What you need to do: All records, minus the pictures: write them out exactly.

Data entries
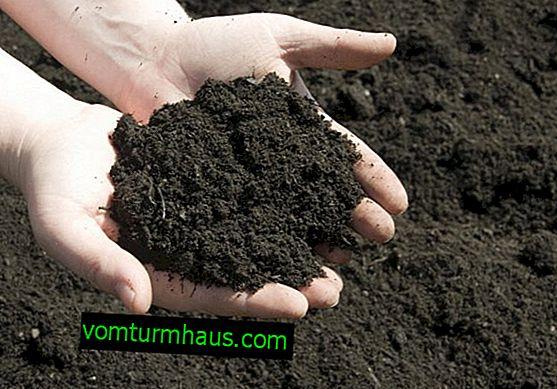 Hur mark gillar morötter och hur man förbereder den för plantering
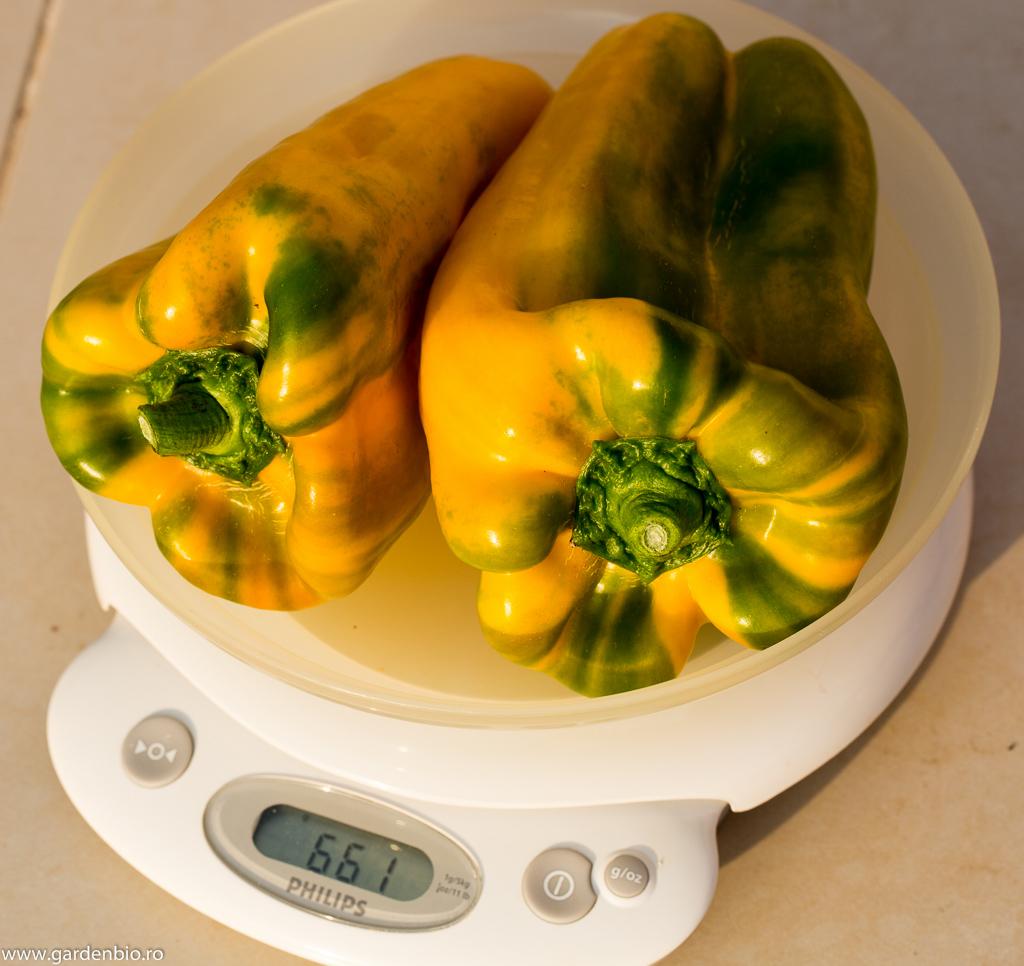 Ardei Yellow Monster 2 bucăți de 661 grame !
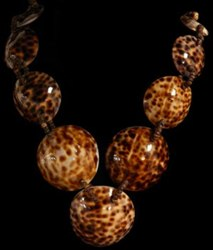 Tiger Cowrie Necklace - Click For Larger View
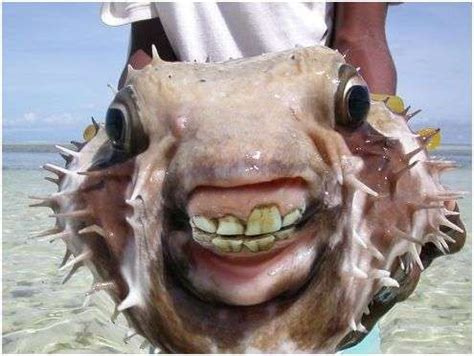 Best Ideas About Weird Sea Creatures Pinterest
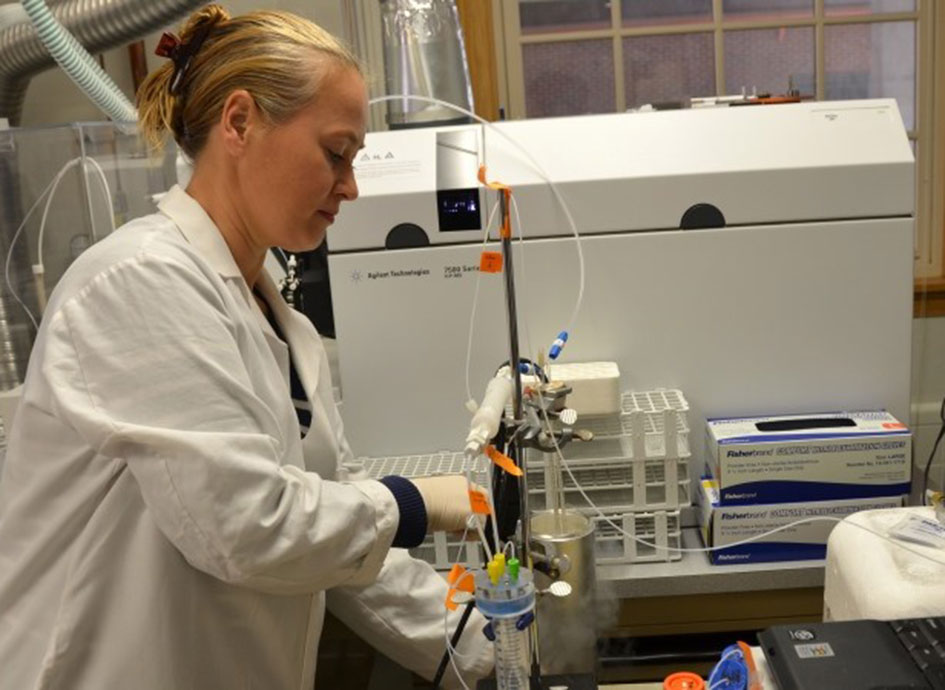 A researcher works in a nutrition lab.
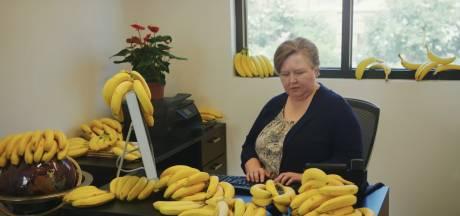 De voorspelling van onze radio-dj's: 'Banana wordt dé zomerhit'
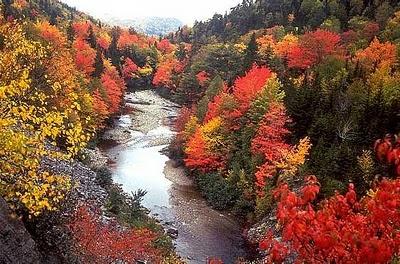 New Brunswick in autumn,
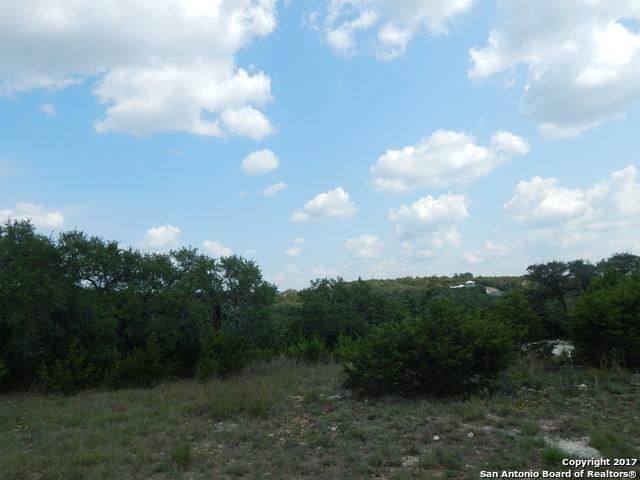 223 George Strait, Canyon Lake, TX 78133 (MLS #1269688) :: Ultimate Real Estate Services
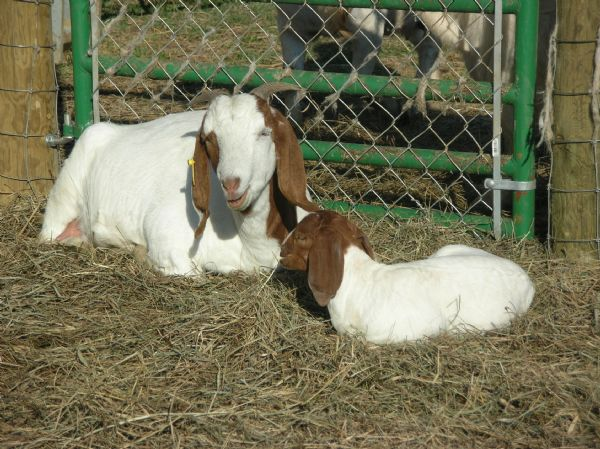 OWO KISSES - Boer Goat Doe
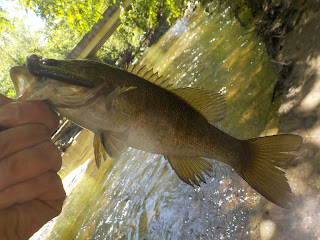 middle patuxent smallmouth on a z-man trd finesse worm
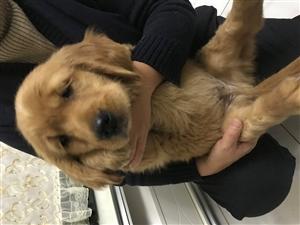 出售纯种金毛幼犬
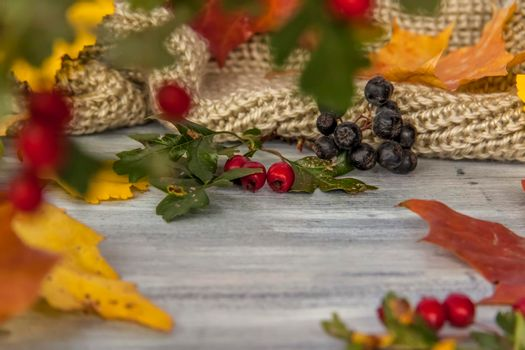 Autumn background. Decor of hawthorn berries, mountain ash berries and leaves on a painted wooden surface.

Answer for this exercise:
 Hur mark gillar morötter och hur man förbereder den för plantering
 Ardei Yellow Monster 2 bucăți de 661 grame !
 Tiger Cowrie Necklace - Click For Larger View
 Best Ideas About Weird Sea Creatures Pinterest
 A researcher works in a nutrition lab.
 De voorspelling van onze radio-dj's: 'Banana wordt dé zomerhit'
 New Brunswick in autumn,
 223 George Strait, Canyon Lake, TX 78133 (MLS #1269688) :: Ultimate Real Estate Services
 OWO KISSES - Boer Goat Doe
 middle patuxent smallmouth on a z-man trd finesse worm
 出售纯种金毛幼犬
 Autumn background. Decor of hawthorn berries, mountain ash berries and leaves on a painted wooden surface.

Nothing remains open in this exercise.